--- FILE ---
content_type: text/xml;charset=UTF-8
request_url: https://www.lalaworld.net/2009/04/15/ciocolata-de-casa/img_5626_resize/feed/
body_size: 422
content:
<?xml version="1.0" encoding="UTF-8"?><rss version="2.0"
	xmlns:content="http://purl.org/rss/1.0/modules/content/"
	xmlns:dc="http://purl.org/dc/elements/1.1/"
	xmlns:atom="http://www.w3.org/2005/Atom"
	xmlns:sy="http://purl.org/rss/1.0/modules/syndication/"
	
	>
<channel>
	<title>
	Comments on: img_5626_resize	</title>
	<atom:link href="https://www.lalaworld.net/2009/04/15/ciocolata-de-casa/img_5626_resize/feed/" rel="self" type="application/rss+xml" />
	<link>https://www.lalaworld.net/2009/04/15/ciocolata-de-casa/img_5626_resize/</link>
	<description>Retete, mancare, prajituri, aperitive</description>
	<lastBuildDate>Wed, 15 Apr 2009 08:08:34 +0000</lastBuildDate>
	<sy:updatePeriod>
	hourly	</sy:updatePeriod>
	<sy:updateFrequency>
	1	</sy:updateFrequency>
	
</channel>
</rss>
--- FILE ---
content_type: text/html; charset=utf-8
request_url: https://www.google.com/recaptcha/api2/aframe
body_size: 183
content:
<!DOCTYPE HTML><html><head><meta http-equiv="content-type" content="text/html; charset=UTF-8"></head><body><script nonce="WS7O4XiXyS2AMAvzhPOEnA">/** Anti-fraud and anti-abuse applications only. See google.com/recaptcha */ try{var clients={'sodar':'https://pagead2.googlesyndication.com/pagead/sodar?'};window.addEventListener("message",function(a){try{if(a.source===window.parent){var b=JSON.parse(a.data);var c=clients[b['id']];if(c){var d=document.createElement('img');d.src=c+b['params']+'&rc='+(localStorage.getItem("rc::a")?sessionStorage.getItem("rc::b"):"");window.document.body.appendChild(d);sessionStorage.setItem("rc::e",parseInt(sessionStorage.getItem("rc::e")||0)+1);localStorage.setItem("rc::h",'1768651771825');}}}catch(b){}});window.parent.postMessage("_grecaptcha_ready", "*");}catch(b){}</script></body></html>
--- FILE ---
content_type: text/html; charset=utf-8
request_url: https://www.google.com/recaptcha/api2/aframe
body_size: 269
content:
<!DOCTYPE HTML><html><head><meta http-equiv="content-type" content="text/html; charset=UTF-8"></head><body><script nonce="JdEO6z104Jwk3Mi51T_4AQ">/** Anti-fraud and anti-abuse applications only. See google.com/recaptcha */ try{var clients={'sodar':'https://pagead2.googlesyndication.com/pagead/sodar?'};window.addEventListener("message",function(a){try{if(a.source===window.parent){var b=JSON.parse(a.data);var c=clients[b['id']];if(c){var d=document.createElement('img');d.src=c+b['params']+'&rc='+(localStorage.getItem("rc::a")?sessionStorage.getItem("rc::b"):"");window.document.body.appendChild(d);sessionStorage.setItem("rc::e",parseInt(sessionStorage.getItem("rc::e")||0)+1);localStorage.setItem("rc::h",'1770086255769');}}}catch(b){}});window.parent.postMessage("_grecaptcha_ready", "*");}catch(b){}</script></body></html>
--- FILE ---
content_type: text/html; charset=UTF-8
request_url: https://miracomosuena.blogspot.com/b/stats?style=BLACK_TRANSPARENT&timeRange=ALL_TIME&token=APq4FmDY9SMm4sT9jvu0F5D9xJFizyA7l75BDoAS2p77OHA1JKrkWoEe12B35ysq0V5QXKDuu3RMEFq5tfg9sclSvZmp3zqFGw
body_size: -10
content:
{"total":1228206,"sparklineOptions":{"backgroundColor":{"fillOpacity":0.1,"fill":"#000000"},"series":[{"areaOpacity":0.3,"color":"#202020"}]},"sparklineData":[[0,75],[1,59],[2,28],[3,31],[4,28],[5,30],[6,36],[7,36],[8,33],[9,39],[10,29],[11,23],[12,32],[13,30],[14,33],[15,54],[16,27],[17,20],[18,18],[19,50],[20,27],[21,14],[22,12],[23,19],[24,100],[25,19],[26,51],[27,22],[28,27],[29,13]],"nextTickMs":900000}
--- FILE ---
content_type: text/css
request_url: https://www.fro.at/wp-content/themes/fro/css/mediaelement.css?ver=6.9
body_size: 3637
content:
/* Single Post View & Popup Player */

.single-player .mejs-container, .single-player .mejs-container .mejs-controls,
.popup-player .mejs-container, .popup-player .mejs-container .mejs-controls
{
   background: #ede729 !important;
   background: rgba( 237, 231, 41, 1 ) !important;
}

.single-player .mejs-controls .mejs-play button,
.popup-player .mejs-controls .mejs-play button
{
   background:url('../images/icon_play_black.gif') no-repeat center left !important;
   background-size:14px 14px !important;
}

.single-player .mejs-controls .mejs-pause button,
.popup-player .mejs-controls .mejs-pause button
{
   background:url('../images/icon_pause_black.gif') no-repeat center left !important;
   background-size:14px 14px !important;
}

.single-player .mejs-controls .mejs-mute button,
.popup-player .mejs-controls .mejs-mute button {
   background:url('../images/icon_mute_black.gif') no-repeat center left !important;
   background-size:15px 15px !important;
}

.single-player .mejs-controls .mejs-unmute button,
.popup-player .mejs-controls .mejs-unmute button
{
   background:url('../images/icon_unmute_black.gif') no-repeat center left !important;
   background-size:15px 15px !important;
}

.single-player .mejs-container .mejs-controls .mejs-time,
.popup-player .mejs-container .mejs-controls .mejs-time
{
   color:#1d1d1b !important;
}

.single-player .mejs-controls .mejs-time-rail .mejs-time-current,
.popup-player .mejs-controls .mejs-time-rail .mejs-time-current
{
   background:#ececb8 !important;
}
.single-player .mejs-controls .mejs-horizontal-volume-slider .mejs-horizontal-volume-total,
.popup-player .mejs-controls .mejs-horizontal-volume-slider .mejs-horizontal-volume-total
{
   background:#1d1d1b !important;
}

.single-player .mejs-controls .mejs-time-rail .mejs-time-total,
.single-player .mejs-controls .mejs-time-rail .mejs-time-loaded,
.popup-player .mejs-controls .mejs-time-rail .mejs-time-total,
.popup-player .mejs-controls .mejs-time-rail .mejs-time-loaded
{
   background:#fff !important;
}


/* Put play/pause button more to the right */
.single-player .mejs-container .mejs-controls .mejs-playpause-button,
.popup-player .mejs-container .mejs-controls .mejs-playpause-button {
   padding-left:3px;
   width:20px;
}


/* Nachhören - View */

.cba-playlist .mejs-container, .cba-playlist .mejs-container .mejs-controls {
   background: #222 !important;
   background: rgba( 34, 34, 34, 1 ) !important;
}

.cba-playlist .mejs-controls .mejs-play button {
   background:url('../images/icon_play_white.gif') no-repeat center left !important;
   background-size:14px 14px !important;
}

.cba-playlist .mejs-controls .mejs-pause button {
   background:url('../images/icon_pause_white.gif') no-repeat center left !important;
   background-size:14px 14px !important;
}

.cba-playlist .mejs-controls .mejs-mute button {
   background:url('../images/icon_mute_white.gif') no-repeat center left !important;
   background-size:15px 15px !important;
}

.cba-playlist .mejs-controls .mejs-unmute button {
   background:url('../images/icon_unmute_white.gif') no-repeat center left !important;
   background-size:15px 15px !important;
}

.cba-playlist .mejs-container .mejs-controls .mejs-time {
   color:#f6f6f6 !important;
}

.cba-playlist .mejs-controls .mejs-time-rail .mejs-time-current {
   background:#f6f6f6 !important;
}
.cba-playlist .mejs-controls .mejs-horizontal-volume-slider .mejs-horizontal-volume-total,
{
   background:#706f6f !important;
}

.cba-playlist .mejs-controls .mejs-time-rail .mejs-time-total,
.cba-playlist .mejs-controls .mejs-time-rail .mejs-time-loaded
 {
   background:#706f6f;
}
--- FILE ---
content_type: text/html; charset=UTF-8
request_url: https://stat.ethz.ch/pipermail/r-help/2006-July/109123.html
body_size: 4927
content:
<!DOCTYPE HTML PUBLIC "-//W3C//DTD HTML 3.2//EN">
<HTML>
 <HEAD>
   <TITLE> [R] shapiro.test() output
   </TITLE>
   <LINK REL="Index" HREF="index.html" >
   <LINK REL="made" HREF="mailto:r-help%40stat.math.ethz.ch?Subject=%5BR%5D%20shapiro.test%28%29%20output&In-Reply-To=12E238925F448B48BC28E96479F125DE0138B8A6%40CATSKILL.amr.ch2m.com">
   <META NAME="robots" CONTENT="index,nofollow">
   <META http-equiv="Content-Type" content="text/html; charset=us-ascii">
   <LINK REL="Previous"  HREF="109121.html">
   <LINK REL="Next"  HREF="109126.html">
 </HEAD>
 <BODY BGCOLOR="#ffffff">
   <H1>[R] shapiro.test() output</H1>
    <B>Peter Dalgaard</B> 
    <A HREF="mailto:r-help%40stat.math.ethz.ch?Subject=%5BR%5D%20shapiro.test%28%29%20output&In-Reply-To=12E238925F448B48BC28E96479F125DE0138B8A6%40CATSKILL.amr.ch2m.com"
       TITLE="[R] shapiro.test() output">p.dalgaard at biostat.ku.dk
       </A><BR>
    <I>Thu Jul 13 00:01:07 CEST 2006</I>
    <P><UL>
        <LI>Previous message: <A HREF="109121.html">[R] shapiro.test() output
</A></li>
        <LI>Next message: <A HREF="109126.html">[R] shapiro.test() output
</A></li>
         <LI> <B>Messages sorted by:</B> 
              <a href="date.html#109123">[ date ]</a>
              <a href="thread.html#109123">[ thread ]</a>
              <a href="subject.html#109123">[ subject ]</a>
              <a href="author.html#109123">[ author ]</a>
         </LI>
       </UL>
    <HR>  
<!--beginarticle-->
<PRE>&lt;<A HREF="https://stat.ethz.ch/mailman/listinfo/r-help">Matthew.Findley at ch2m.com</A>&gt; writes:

About this exercise: Read through the listing and copy each line in which the word "test" occurs.

Response to this task:
   <TITLE> [R] shapiro.test() output
   <LINK REL="made" HREF="mailto:r-help%40stat.math.ethz.ch?Subject=%5BR%5D%20shapiro.test%28%29%20output&In-Reply-To=12E238925F448B48BC28E96479F125DE0138B8A6%40CATSKILL.amr.ch2m.com">
   <H1>[R] shapiro.test() output</H1>
    <A HREF="mailto:r-help%40stat.math.ethz.ch?Subject=%5BR%5D%20shapiro.test%28%29%20output&In-Reply-To=12E238925F448B48BC28E96479F125DE0138B8A6%40CATSKILL.amr.ch2m.com"
       TITLE="[R] shapiro.test() output">p.dalgaard at biostat.ku.dk
        <LI>Previous message: <A HREF="109121.html">[R] shapiro.test() output
        <LI>Next message: <A HREF="109126.html">[R] shapiro.test() output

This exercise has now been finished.